The last thing he wanted was to burden Livvy with caring for him in surroundings that hadn’t been set up to facilitate the daily care of someone who was essentially paraplegic. She already looked exhausted after a stressful shift in A and E, and he could only guess what sort of toll it was having on her to be aware of everyone’s curiosity about her aborted wedding.
She hadn’t said anything to him, but, knowing how much she detested being in the limelight, she must be hating the fact that she was surrounded by colleagues who were just dying for her to provide all the juicy details.
On top of that, there was his appearance on the scene, and even though Rick d’Agostino’s secretary had registered his surname as Davidov, it probably hadn’t taken the gossips very long to join up the dots and realise that he was Livvy’s husband, especially as there were some who would still remember him from when he’d been training.
‘Here we are,’ Livvy said brightly as she swung the door open then stopped in consternation, clearly surprised by what she could see.
He craned his neck around the door frame and found himself looking into what must be on
e of the newly-appointed family rooms that he’d been hearing about today, built so that parents could be close to their sick children.
‘You’re sure we’re supposed to come here?’ He paused in the doorway, trying to come to terms with this development. ‘I was expecting…well, I’m not really sure what I was expecting, as I’m not an in-patient — yet!’
He was intrigued to realise that she looked almost embarrassed. ‘I thought Rick d’Agostino was arranging for one of those grotty rooms for single staff for you while I used on-call accommodation. I couldn’t understand why he winked when his secretary handed me the key and said he’d decided that this would be the best solution for you, as his patient. Anyway, you should only be taking those elephant-strength painkillers under hospital supervision, so…’
Her words died away and he realised that her eyes were riveted on something across the room and, for the first time, saw that the sofa-bed had been pulled out and made up as a double bed.
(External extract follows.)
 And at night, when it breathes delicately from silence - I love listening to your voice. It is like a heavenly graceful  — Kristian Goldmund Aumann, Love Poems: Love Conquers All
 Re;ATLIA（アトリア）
This time it was harder to control his response to thoughts of sharing a bed…that bed…with the woman standing so uncertainly beside him.
Not that he was in the least bit tempted to give her the option of sleeping elsewhere. If he’d been handed the possibility of spending the night with Livvy at his side, he was going to grab it with both hands and hold on tight. After all, once Rick d’Agostino told him the verdict, it might turn out to have been the last time he slept by her side…ever.
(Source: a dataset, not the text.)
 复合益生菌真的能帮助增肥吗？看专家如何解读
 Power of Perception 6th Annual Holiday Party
‘Thank you, Livvy,’ he said quietly, and she frowned.
‘For what?’
‘I was worried that I was going to have to sleep in a ward, and even if it was a single side room, there’s no way that the whole ward wouldn’t hear me when the nightmares come. So, thank you for not objecting to sharing a room with me.’
She was silent for several moments and while he could almost hear her thoughts as she processed what he’d just said, he couldn’t help feeling guilty for manipulating her like that. Knowing Livvy’s soft heart, even if she hadn’t liked the fact that his consultant had organised a double room for them, there was no way, now, that she would ask for the arrangements to be changed.